Preview

World Cup skeleton resumes with Canada having shot at 3 Olympic sleds

At the halfway point of the World Cup skeleton schedule, Canada looks to have a shot at sending three sleds — two women's and one men's — to compete at the Beijing Olympics in February.

Bobsleigh Canada Skeleton says it expects to name its Olympic team on Jan. 20, 2022

Jane Channell, from North Vancouver, B.C., seen here on Feb. 11, is ranked 10th in the International Bobsleigh and Skeleton Federation rankings heading into the second-half of the World Cup. (Matthias Schrader/The Associated Press)

At the halfway point of the World Cup skeleton schedule, Canada looks to have a shot at sending three sleds — two women's and one men's — to compete at the Beijing Olympics in February.

After four of eight races, Jane Channell and Mirela Rhaneva are the top-ranked sliders on the national team according to the International Bobsleigh and Skeleton Federation rankings.

Channell, from North Vancouver, is No. 10 while Ottawa's Rhaneva is No. 13. Rhaneva is fresh off a bronze-medal finish at Winterberg, Germany on Dec. 10. On the men's side, Kyle Murray is the highest-ranked Canadian at No. 33.

The team's next World Cup event is this weekend in Altenberg, Germany, with coverage on CBCSports.ca starting Friday at 3 a.m. ET.

Team Canada Skeleton won't know its official Olympic sled allocation numbers for Beijing until final points are tallied in the new year. Bobsleigh Canada Skeleton said it expects to name its team on Jan. 20, 2022.

If Rhaneva makes it to Beijing, she will at least have the advantage of having raced on the Olympic course. This past October, Rhaneva was part of the group of international sliders who spent three weeks at the Yanqing National Sliding Centre for a Beijing test event.

'We almost didn't need track notes'

She said she loved the course.

"The whole track is kind of like St. Mortiz, but mixed in with Winterberg and Lake Placid," she said. "The first couple of times we went down, [it was so forgiving] we almost didn't need track notes.

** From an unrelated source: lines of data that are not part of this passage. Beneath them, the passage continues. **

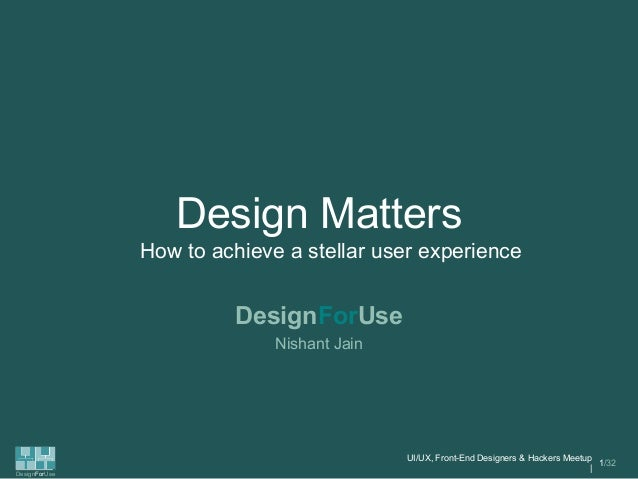 Design Matters               How to achieve a stellar user experience                        DesignForUse                 ...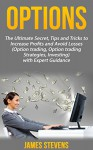 Options: The Ultimate Secret, Tips and Tricks to Increase Profits and Avoid Losses (Option trading, Option trading Strategies, Investing) with Expert Guidance - James Stevens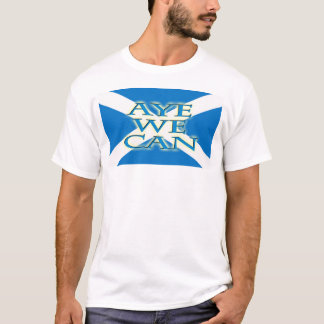 Aye We Can Independence for Scotland T-Shirt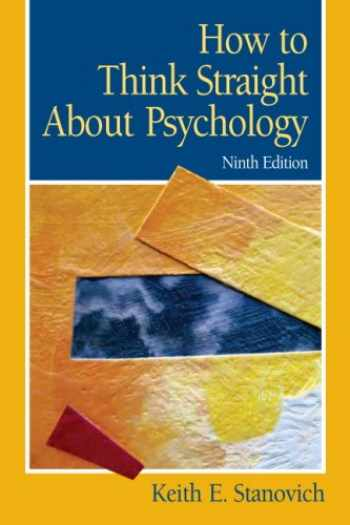 9780205685905-0205685900-How To Think Straight About Psychology (9th Edition)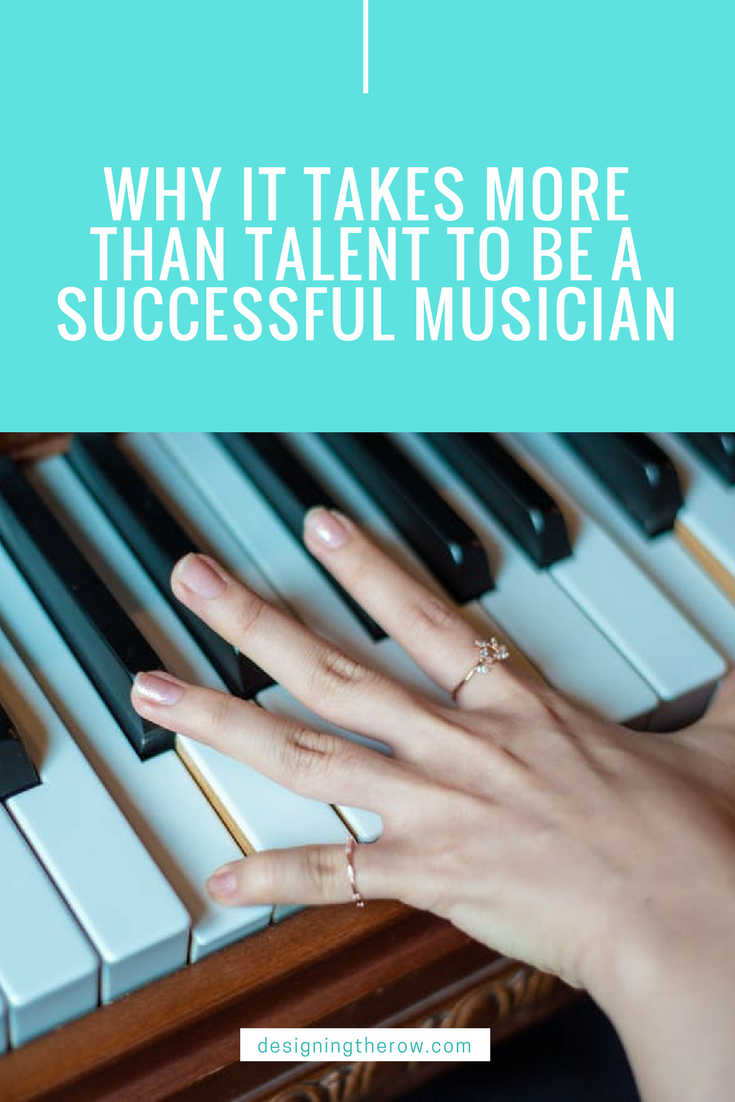 Why it takes more than talent to be a successful musician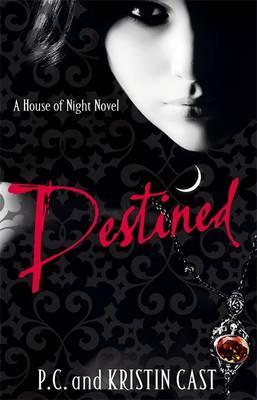 Destined: A House of Night Novel - House of Night 9 (Hardback)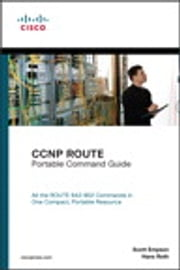 CCNP ROUTE Portable Command Guide ebook by Scott Empson,Hans Roth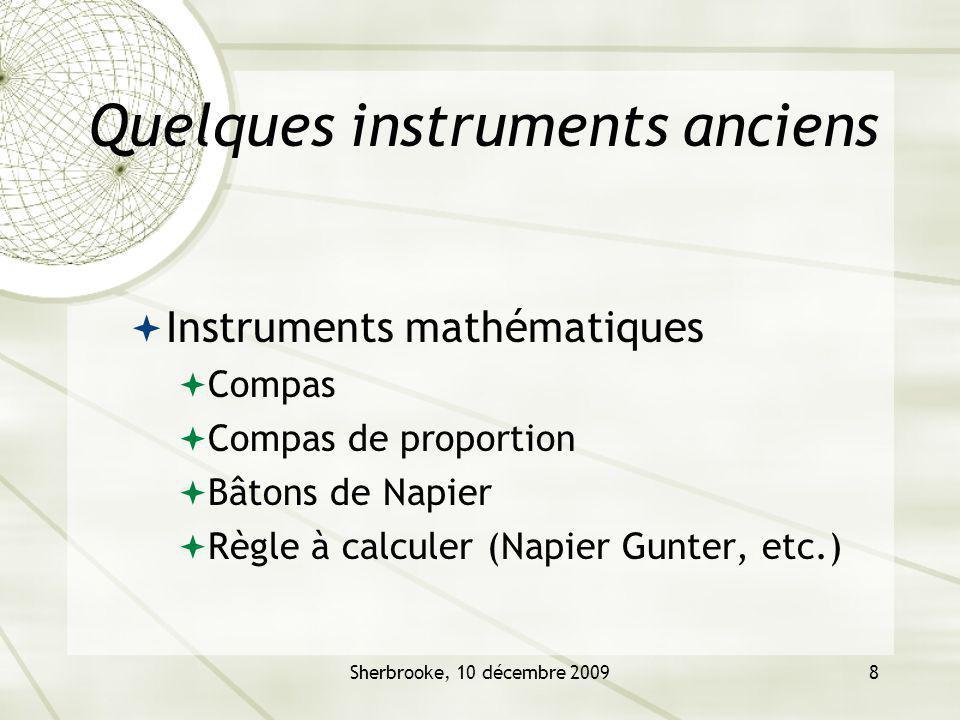 Sherbrooke, 10 décembre 20098 Quelques instruments anciens Instruments mathématiques Compas Compas de proportion Bâtons de Napier Règle à calculer (Napier Gunter, etc.)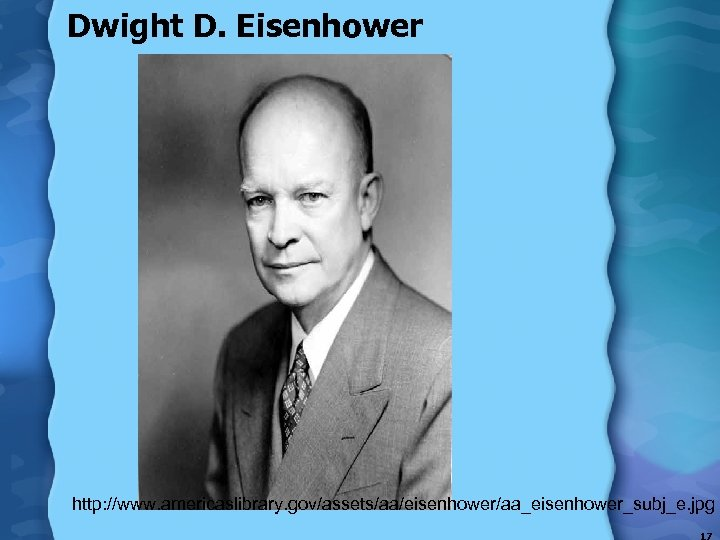 Dwight D. Eisenhower http: //www. americaslibrary. gov/assets/aa/eisenhower/aa_eisenhower_subj_e. jpg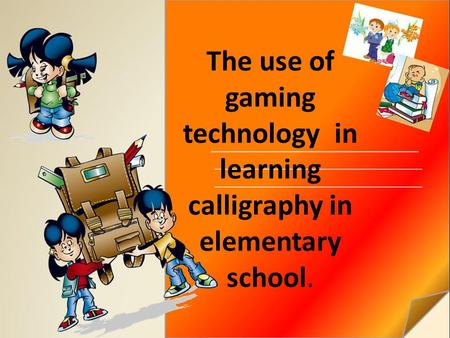 The use of gaming technology in learning calligraphy in elementary school.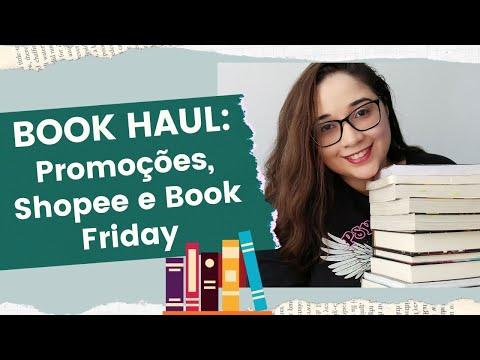 BOOK HAUL: Promoções, Shopee e Book Friday ?   Biblioteca da Rô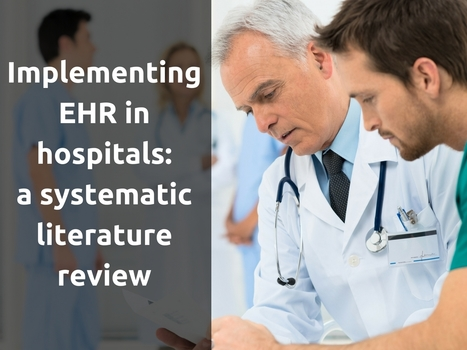 Implementing electronic health records in hospitals: a systematic literature review | EHR and Health IT Consulting | Scoop.it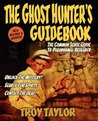 The Ghost Hunter's Guidebook: The Essential Guide to Investigating Reports of Ghosts & Hauntings
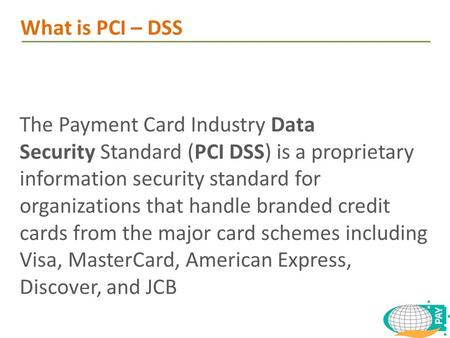 The Payment Card Industry Data Security Standard (PCI DSS) is a proprietary information security standard for organizations that handle branded credit.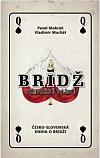 Bridž - převážně vážně: česko-slovenská kniha o bridži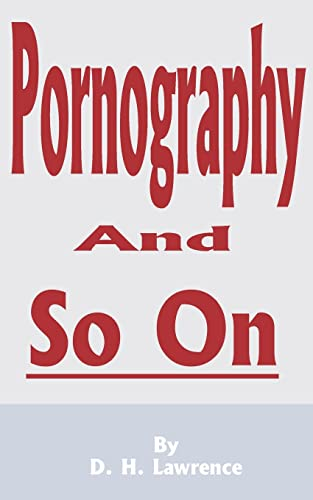 Pornography and So on: D. H. Lawrence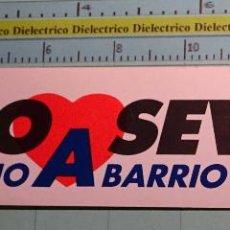 Pegatinas de colección: PEGATINA POLÍTICA SINDICAL REIVINDICATIVA. AMO SEVILLA BARRIO A BARRIO. Lote 261671245
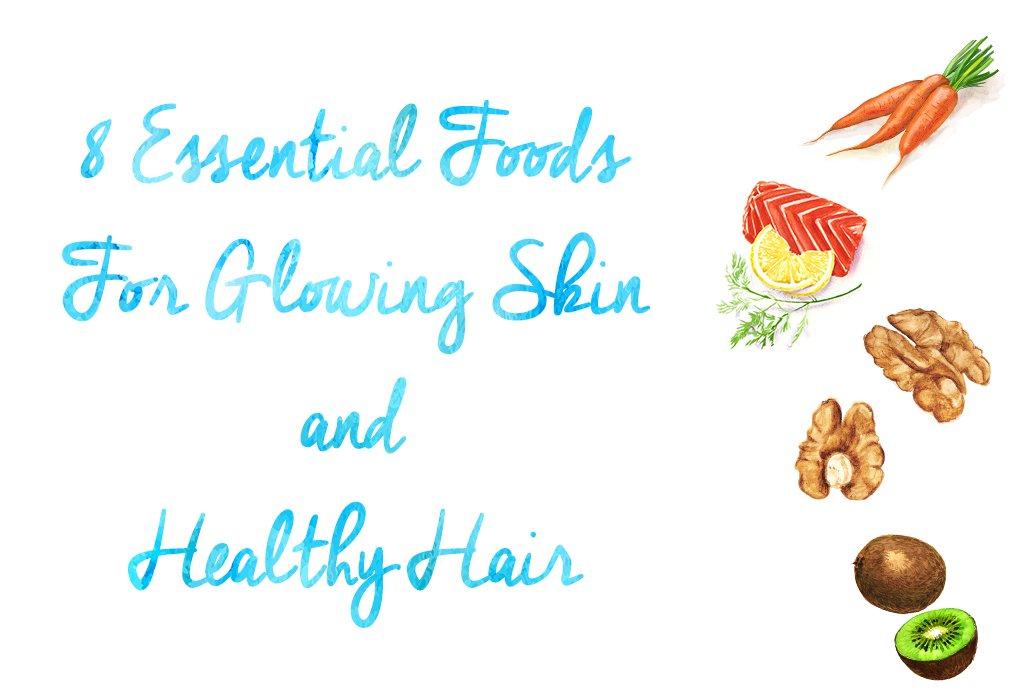 8 Essential Foods For Glowing Skin & Healthy Hair
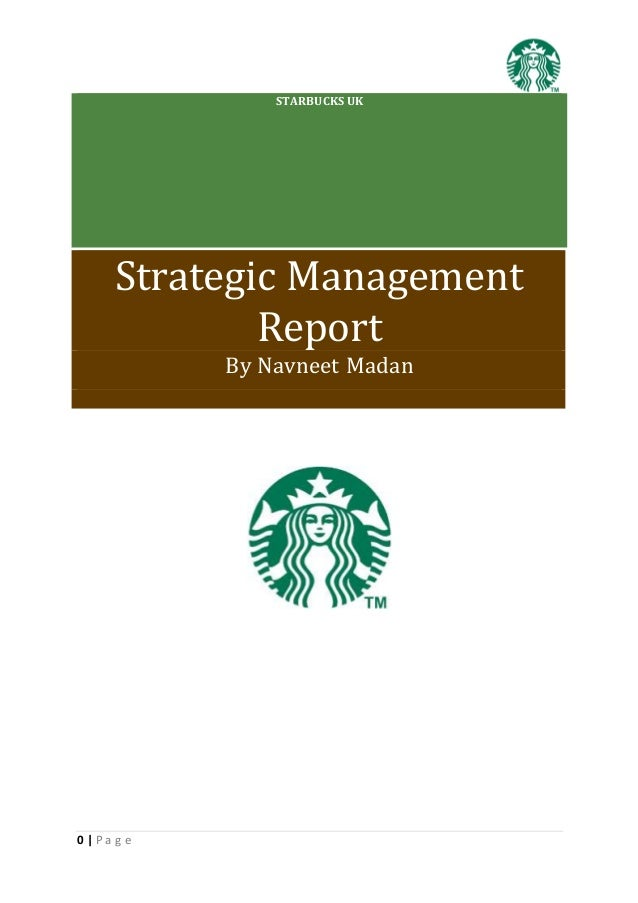 course study report on strategic management of starbucks Strategic human resource management – global marketing management case study: starbucks - starbucks class #7 starbucks - study case is the property of.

"It requires a lot of that very relaxed sliding style that St. Moritz demands, but it also has some funny characteristics, too — like the risk of hitting the roof in corner 2 and the first true 360-degree spiral curve of any track. It was really fun."

Channell has been testing equipment, which has allowed her to learn the tracks in different ways. Despite finishing in the top 12 at every race so far, she has also been struggling to find her form this season. Her last World Cup medal was a bronze at the Konigssee, Germany event last January.

Channell competed at the Pyeongchang Olympics in 2018, and that experience is helping her during this qualifying process as she says she is "just trying to stay in the present moment."

Canadian skeleton racers had great Olympic success in the early part of this century. Turin 2006 witnessed a one-two punch with a gold-medal performance from Calgary's Duff Gibson that was accented by a silver for Jeff Pain (and a close fourth-place finish from Paul Boehm, another Calgarian). Also in Turin, Mellisa Hollingsworth of Lacombe, Alta., won bronze in the women's event.

Just four short years later, 2010 gave Canadian skeleton racers two of the most memorable moments in both glory and heartbreak. Glory as Jon Montgomery captured Olympic gold and became the iconic athlete who chugged that beer in Whistler village during his victory walk. Heartbreak as Hollingsworth, who was sitting in medal contention after three runs, struggled in her fourth and final descent and dropped to fifth.

The following two Olympics in 2014 and 2018 resulted in no medals for Canada's skeleton racers.